Carlo Sirtori is a Chair Professor at the école normale supérieure (ENS) in Paris. After completing his PhD in Milan, Carlo Sirtori moved to Bell Laboratories (NJ, USA) in 1990 working on the quantum properties of low dimensional semiconductor quantum structures. During the year at Bell Labs he made some major contribution such as the first demonstration of the “Quantum Cascade Laser”. In 1998 he joined THALES Research & Technology in France, where he was a group leader and then head of the "Semiconductor Lasers" department. After a few years of experience as a manager, he took an academic position to focus his research on quantum physics and technology. In 2003 he was appointed professor at the University Paris-Diderot where he was director of the MPQ laboratories from 2010 until 2018. The same year he left the University to join, Ecole normale supérieure (Paris) as professor, holder of the ENS-THALES Chair and director of the Master Quantum Engineering.

【Abstract】

Quantum photonics in the mid-infrared and terahertz spectral regions is opening new routes for compact, high-performance sources and detectors that bridge quantum concepts with real-world applications. In this talk, I will begin by discussing the fundamental physical concepts underlying quantum lasers and in particular the optical. Next, I will present the origin of frequency-modulated (FM) mode-locking in quantum cascade (QC) lasers and illustrate the multi-heterodyne setup used to retrieve the temporal evolution of the laser emitted electric field. Then, I will describe the operation of unipolar quantum optoelectronic (UQO) devices, which enable high-speed free-space optical communication systems operating at a wavelength of 10 μm. These devices operate at room temperature and are integrated into metasurfaces for enhanced performance. Data transmission rates exceeding 60 Gbit/s have been achieved using UQO devices together with standard telecom coding schemes and equalization techniques. Finally, I will conclude my talk by highlighting some of the most important applications of mid-IR and THz quantum photonic devices, illustrating how quantum-engineered semiconductor devices continue to expand the frontiers of quantum technology.

Reference:

1.Unipolar quantum optoelectronics for high-speed direct modulation and transmission in 8-14?μm atmospheric window. Nat Commun 15, 8040 (2024).
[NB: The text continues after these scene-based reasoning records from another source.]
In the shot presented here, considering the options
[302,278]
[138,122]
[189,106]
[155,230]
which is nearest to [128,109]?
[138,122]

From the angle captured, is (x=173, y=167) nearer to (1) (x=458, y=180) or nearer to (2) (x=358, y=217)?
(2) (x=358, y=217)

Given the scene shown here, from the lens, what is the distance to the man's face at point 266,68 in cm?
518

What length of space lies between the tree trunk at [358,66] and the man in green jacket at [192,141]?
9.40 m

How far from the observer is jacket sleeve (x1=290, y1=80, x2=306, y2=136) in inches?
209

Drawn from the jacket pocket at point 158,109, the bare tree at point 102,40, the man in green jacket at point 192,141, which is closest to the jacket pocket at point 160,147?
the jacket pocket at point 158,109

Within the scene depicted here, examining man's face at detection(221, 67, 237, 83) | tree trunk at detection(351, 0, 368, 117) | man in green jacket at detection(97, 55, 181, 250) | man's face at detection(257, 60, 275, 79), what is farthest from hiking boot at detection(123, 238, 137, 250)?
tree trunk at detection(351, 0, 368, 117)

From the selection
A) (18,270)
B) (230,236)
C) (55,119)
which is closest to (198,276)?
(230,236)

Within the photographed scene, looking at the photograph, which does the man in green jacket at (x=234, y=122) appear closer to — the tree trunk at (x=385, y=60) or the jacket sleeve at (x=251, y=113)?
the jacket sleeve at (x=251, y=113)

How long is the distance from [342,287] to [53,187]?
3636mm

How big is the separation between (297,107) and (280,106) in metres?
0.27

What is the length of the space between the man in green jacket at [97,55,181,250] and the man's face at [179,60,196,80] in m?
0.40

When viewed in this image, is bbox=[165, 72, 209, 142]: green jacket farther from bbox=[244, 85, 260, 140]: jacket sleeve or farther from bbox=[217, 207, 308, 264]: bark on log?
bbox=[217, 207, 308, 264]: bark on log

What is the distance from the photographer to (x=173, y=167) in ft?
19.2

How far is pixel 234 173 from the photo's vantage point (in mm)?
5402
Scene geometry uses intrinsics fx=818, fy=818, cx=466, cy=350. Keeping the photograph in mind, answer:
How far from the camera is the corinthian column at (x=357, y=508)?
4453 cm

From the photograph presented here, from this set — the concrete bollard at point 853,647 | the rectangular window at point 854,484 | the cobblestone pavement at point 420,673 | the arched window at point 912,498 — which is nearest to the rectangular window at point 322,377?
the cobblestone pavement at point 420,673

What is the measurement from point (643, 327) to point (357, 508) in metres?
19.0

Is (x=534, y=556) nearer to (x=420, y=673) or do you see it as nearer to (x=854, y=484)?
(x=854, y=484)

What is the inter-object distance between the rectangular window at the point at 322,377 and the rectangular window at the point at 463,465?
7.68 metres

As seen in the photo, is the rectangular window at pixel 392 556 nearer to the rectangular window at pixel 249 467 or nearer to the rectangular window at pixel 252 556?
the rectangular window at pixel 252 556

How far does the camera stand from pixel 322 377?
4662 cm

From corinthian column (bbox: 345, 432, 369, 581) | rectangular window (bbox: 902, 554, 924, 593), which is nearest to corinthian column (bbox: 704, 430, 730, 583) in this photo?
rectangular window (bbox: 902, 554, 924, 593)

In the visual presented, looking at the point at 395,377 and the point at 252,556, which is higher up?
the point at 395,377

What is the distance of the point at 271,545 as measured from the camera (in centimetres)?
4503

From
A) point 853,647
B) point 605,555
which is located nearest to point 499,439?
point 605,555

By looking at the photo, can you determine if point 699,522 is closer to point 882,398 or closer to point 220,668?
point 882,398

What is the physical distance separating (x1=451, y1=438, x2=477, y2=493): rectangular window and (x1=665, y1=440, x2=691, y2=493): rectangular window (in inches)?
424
2.Metamaterial unipolar quantum optoelectronics for mid-infrared free-space optics. APL Photonics 9, 110801 (2024)

3.Heterodyne coherent detection of the electric field temporal trace emitted by frequency-modulated comb lasers Optica 11, 1220-1225 (2024).

4.Electronic transport driven by collective light-matter coupled states in a quantum device. Nat Commun 14, 3914 (2023).

5.Room-temperature nine-μm-wavelength photodetectors and GHz-frequency heterodyne receivers. Nature 556, 85-88 (2018).